RH: So, if I don't have something like this, why am I getting fuel in my oil? How does that happen?
NK: You’re getting fuel in your oil because your ECU senses that your coolant temperature is not reaching its set minimum temp for normal fueling. Fuel-injected bikes are made for use in warm weather and so hitting the normal operating temps are never a problem. The Wingman is programed to lower that set minimum operating temp and it actually cleans the fuel up on the bike until you get up to that operating temp. If you don't have that, your bike will in most cases never reach its optimum temp on it's own.
RH: So it’ll just run like it's still trying to warm up, add extra fuel like it has a choke on all the time?
NK: Yeah, you're just flushing gas through cylinder and you're washing past the rings and it's going into your oil and diluting your oil. You can run like that––guys have for years. But it’s not optimal and you’re sacrificing performance.
RH: You spent a lot of time last season on the snow and in trailers testing and tuning with the Raze guys as they developed this system. How was that?

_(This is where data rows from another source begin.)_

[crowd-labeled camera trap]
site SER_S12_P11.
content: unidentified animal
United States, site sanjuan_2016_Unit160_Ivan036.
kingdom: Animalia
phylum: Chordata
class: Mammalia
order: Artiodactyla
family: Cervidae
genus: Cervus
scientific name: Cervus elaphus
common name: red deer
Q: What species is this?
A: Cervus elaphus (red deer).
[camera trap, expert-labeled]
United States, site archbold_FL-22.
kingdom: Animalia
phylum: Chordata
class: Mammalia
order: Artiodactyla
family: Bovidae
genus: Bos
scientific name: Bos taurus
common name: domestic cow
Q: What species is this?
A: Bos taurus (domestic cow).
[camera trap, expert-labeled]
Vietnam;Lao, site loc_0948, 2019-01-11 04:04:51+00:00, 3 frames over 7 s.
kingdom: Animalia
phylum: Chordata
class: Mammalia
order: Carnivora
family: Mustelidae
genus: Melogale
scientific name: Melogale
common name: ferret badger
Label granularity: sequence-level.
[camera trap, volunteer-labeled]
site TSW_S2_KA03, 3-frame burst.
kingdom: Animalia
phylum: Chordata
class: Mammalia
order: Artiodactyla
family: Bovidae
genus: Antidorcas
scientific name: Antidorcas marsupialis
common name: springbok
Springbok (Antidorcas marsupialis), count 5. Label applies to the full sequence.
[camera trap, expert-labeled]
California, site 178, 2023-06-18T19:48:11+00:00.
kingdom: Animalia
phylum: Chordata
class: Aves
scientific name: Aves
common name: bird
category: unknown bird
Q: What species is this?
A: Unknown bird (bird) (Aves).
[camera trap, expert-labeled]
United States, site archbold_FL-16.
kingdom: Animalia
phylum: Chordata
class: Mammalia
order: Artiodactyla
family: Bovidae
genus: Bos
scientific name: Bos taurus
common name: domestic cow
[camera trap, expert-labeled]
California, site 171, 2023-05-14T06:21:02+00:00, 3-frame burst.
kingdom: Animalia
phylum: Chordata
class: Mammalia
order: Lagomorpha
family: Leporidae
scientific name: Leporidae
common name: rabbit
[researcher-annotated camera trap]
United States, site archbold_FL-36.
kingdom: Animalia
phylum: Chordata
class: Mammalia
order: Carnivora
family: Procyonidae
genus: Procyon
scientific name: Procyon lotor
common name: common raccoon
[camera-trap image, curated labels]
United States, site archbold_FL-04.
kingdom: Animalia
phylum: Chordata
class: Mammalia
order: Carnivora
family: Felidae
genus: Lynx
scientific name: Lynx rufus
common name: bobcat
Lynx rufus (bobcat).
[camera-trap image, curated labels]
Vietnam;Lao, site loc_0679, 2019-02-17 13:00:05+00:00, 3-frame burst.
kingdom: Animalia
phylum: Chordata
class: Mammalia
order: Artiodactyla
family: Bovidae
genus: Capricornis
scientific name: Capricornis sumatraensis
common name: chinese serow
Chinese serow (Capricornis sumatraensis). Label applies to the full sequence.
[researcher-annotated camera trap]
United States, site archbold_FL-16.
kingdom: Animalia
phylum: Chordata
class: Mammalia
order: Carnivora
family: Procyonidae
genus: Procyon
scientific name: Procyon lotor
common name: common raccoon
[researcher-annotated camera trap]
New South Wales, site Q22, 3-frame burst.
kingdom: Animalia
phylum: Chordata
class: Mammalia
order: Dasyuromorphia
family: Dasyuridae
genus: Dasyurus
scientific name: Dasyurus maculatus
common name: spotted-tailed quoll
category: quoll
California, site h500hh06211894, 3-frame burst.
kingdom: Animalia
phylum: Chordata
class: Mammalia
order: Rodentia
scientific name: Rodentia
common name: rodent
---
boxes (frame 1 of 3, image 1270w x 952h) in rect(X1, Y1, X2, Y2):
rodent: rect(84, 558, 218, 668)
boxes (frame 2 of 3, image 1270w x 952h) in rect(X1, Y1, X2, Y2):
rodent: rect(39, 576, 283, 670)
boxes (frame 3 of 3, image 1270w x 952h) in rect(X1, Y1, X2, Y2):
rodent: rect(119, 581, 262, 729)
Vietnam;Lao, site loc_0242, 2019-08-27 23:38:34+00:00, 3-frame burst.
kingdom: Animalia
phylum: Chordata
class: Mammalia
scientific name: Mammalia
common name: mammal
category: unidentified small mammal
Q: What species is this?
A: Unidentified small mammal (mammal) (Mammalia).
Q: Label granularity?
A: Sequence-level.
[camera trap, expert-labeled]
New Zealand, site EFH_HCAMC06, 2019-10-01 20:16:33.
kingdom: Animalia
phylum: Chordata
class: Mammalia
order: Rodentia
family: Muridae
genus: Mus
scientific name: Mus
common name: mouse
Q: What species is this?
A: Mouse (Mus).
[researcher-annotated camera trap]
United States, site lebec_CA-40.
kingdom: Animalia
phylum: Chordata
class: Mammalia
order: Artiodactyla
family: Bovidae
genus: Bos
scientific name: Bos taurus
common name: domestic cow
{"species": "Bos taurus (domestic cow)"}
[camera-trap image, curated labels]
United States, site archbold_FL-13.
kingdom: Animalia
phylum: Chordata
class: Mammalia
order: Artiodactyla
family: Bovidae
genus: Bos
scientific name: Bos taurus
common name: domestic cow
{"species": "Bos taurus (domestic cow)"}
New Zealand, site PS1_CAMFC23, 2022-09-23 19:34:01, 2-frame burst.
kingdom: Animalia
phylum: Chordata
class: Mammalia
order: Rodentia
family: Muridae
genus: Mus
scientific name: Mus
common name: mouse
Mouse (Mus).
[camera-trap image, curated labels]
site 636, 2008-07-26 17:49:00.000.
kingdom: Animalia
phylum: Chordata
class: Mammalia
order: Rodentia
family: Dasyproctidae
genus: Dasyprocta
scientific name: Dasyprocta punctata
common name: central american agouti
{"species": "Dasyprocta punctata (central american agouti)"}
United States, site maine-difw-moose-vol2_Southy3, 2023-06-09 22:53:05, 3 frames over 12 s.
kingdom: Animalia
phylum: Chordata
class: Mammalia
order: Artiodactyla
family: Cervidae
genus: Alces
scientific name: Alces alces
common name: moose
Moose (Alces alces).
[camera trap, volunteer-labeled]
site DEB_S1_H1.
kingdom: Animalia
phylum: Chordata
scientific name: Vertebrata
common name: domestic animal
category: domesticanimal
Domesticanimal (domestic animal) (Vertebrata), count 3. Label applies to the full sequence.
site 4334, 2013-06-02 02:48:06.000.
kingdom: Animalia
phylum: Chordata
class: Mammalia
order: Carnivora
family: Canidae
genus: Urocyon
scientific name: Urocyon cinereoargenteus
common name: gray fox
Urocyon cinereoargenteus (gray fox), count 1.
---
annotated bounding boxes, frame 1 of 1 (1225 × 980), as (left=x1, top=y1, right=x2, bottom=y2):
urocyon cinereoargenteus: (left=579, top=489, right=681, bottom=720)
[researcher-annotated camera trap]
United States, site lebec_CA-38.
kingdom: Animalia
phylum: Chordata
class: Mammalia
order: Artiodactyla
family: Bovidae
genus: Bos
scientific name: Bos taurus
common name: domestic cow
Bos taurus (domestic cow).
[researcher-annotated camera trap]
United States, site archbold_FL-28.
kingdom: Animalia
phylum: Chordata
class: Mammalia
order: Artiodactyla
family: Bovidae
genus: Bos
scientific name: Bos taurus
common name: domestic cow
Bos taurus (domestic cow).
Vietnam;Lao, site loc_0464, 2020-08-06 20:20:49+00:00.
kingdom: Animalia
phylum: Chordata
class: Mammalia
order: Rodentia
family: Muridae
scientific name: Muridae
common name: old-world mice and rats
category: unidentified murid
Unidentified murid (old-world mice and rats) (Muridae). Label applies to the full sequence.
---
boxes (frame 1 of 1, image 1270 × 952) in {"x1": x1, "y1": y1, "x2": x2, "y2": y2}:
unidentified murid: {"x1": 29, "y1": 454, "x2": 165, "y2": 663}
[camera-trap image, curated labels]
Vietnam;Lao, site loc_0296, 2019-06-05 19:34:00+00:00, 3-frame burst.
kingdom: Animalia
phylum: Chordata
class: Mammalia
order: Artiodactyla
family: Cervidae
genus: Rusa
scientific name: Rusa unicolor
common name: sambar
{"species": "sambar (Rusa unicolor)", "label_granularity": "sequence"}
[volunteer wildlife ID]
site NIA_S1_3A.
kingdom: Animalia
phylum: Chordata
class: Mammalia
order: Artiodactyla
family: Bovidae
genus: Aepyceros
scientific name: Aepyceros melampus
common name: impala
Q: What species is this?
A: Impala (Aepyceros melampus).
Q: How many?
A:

NK: Those guys are meticulous. I was really impressed with how much time they spent with a laptop hooked up to it. They'd go up and make run after run after run and pass after pass and they would make sure the run was just perfect. Then they would come back and capture the data, send the information to their lab back in the MidWest and make necessary fuel map adjustments. Then go verify it or test it. The stuff that we wound up with when we installed the Wingman on my 450 was amazing.